Benchmark quality rubric

A rubric for assessing the quality of agentic AI security benchmarks.

Criteria

Scope and relevance to agentic systems
Methodological soundness
Evidence requirements
Transparency of limitations
Reproducibility

Anchored level descriptors

Each criterion is scored 0–3 against the anchors below.

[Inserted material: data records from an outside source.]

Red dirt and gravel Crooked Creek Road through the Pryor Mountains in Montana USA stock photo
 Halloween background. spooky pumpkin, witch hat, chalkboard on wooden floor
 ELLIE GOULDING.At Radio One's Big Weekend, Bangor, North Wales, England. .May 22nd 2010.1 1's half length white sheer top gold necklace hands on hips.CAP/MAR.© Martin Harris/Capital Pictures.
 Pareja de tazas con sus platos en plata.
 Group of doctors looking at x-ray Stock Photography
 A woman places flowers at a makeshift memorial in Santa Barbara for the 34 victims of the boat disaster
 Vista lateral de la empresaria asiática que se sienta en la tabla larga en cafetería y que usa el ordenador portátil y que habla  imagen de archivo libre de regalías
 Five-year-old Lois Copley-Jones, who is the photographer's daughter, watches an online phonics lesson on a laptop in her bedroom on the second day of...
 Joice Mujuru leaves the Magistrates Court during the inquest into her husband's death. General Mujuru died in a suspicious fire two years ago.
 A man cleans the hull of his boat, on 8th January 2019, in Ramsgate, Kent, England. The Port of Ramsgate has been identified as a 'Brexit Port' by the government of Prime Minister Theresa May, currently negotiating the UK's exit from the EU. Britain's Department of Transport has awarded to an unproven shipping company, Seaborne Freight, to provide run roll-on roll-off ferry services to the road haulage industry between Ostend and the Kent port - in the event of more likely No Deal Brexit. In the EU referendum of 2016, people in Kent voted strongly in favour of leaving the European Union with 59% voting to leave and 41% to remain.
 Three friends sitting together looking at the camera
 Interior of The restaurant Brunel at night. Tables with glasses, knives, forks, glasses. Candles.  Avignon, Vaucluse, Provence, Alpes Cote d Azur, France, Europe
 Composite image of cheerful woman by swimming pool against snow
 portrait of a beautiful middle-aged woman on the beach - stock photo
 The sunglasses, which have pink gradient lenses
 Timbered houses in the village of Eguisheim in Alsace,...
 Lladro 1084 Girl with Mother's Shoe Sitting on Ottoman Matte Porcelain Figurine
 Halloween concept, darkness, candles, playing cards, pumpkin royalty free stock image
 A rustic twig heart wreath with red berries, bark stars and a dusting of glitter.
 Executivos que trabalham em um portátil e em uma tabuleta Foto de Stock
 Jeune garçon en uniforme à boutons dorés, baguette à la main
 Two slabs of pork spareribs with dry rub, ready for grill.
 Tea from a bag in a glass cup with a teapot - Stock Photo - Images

Scope and relevance to agentic systems

0 — Absent. Tests only single-turn model responses; no notion of tools, memory, multi-step planning, or delegated authority.
1 — Inadequate. Touches one agentic surface superficially (e.g., generic prompt-injection on chat without tool use).
2 — Adequate. Covers at least one agentic chain end-to-end (input → reasoning → tool call → outcome) with realistic tool surfaces.
3 — Strong. Covers multiple chains from the agentic threat taxonomy (tool misuse, credential overreach, memory poisoning, multi-agent contamination, code-execution side effects, etc.) with realistic adversarial scenarios and clear mapping to attack surfaces.

Methodological soundness

0 — Absent. No method described; results cannot be interpreted.
1 — Inadequate. Method described but key choices (task selection, scoring, baselines) are unjustified.
2 — Adequate. Method is documented with justified choices, baselines, and acknowledged limitations. Independent re-running would yield comparable results.
3 — Strong. Pre-registered or peer-reviewed method with explicit threats-to-validity, ablations, and statistical treatment of variance. Replication has been demonstrated externally.

Evidence requirements

0 — Absent. Reports headline numbers only; no per-task results, prompts, or traces.
1 — Inadequate. Aggregate results published; underlying prompts, tools, or per-task scores are not shareable.
2 — Adequate. Per-task results, prompts, and tool definitions are published; traces or transcripts are available for inspection.
3 — Strong. All artefacts are versioned and reproducible: prompts, tool implementations, per-task results, and full traces. Results across model/agent versions are tracked over time.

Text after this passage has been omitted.